Nokia’s accused geolocation system was undisputedly a self-optimizing network product. Nokia’s system performed similar functions as those claimed in the asserted computers, but across multiple computers. Nokia’s system also collected performance information for mobile wireless devices located within 50-meter-by-50-meter grids.

To avoid infringement, Nokia argued that the claimed “first computer” required a single computer performing the claimed functions, and that the claimed “location” required more than the use of a grid.

On the other hand, wanting to capture Nokia’s products, Traxcell argued that the claimed “first computer” encompassed embodiments in which the claimed functions were spread among multiple computers, and that the claimed “location” plainly included a grid-based location.

Unfortunately for Traxcell, their arguments did not stand a chance against the prosecution histories of the asserted patents.

The doctrine of prosecution history disclaimer “preclud[es] patentees from recapturing through claim interpretation specific meanings disclaimed during prosecution”. Omega Eng’g, Inc. v. Raytek Corp., 334 F.3d 1314, 1323 (Fed. Cir. 2003). “Prosecution disclaimer can arise from both claim amendments and arguments”. SpeedTrack, Inc. v. Amazon.com, 998 F.3d 1373, 1379 (Fed. Cir. 2021). “An applicant’s argument that a prior art reference is distinguishable on a particular ground can serve as a disclaimer of claim scope even if the applicant distinguishes the reference on other grounds as well”. Id. at 1380. For there to be disclaimer, the patentee must have “clearly and unmistakably” disavowed a certain meaning of the claim.

Of the three asserted patents, the 284 patent had the most protracted prosecution, with six rounds of rejections. And it was the prosecution history of the 284 patent that provided the fodder for the district court’s claim constructions. Incidentally, the 284 patent was also the only one of the three asserted patents prosecuted by the inventor, Mark Reed, himself.

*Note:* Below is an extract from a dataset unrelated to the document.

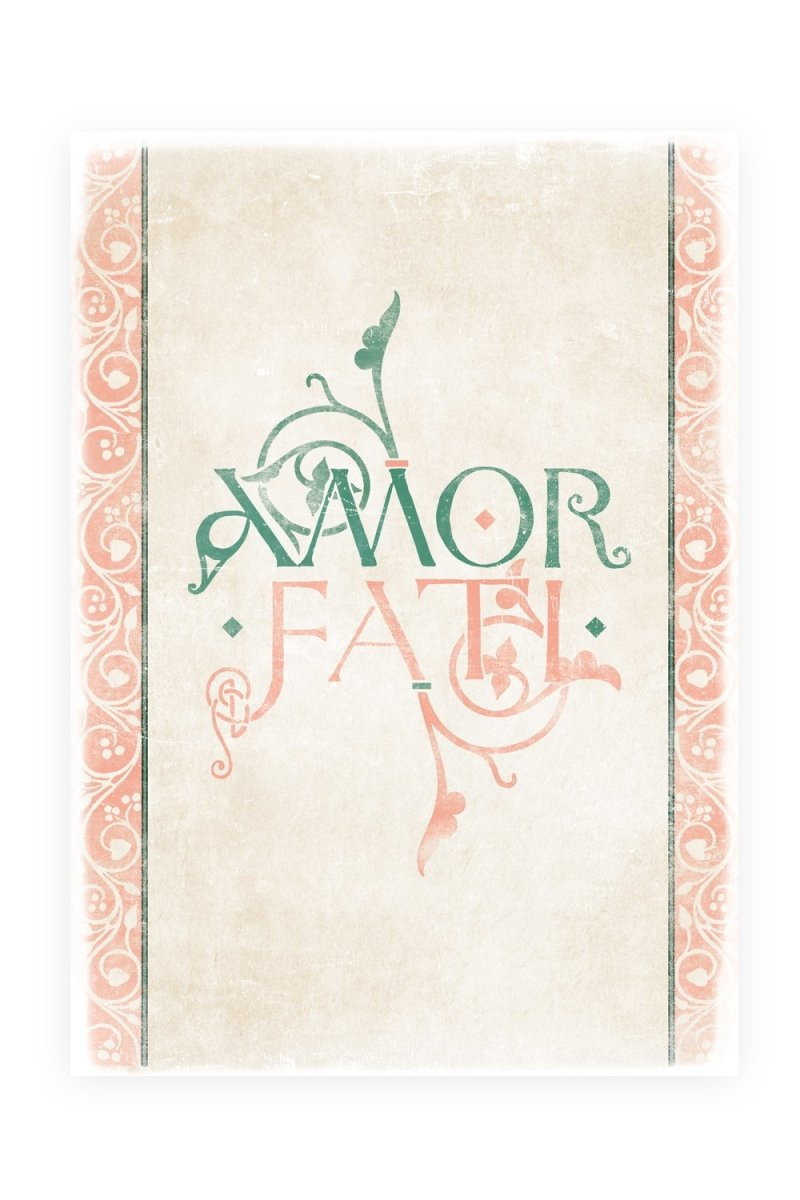 Amor Fati - Printable Art Print - GAMETEEUK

During claim construction, the district court construed the terms “first computer” and “computer” to mean a single computer that could performed the various claimed functions.

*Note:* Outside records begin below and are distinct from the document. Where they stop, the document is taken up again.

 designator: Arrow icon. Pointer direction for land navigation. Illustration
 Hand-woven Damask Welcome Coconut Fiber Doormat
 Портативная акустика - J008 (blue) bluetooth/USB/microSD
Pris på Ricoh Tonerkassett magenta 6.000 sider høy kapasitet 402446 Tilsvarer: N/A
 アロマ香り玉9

The district court first looked to the plain language of the claims. The claim language recites “a first computer” or “a computer” that performs a function, and then recites that “the first computer” or “the computer” performs several additional functions. The district court determined that the claims plainly tied the claimed functions to a single computer, and that “it would defy the concept of antecedent basis” for the claims to refer back to “the first computer” or “the computer”, if the corresponding tasks were actually performed by a different computer.

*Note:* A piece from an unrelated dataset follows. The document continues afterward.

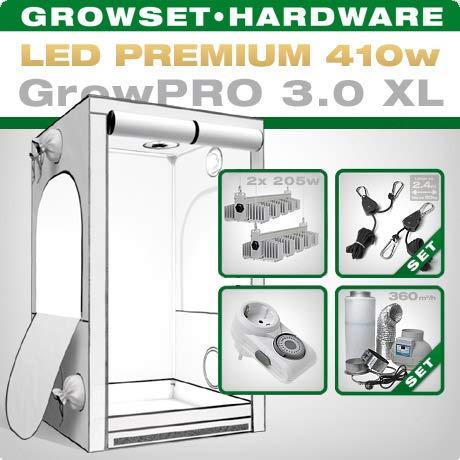GrowPRO LED Growbox Komplettset mit SANlight Q5W Gen2, Growbox 3.0 120x120x200cm + Grow Abluftset 250 PRO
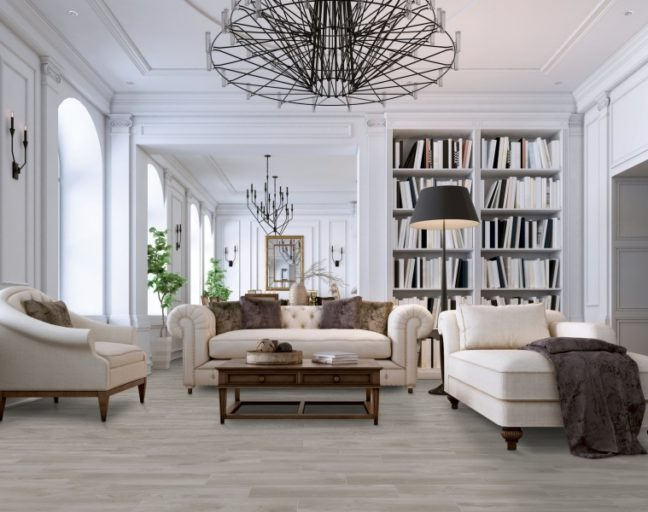 Eco-Friendly Flooring Guide: porcelain tile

The intrinsic evidence that convinced the district court of its claim construction was, however, the prosecution history of the 284 patent.

During prosecution, in a 67-page response, Mr. Reed argued explicitly and at length, in a section titled “Single computer needed in Reed et al. [i.e., the pending application] v. additional software needed in Andersson et al. [i.e., the prior art]”, that the claimed invention requiring just one computer distinguished over the prior art system using multiple computers. The district court quoted extensively from this response as intrinsic evidence supporting its claim construction.

The Federal Circuit agreed with the district court’s claim construction, quoting still more passages from the same response as evidence that the patentee “clearly and unmistakably disclaimed the use of multiple computers”.

Next, the district court addressed the term “location”. The district court construed the term to mean a “location that is not merely a position in a grid pattern”.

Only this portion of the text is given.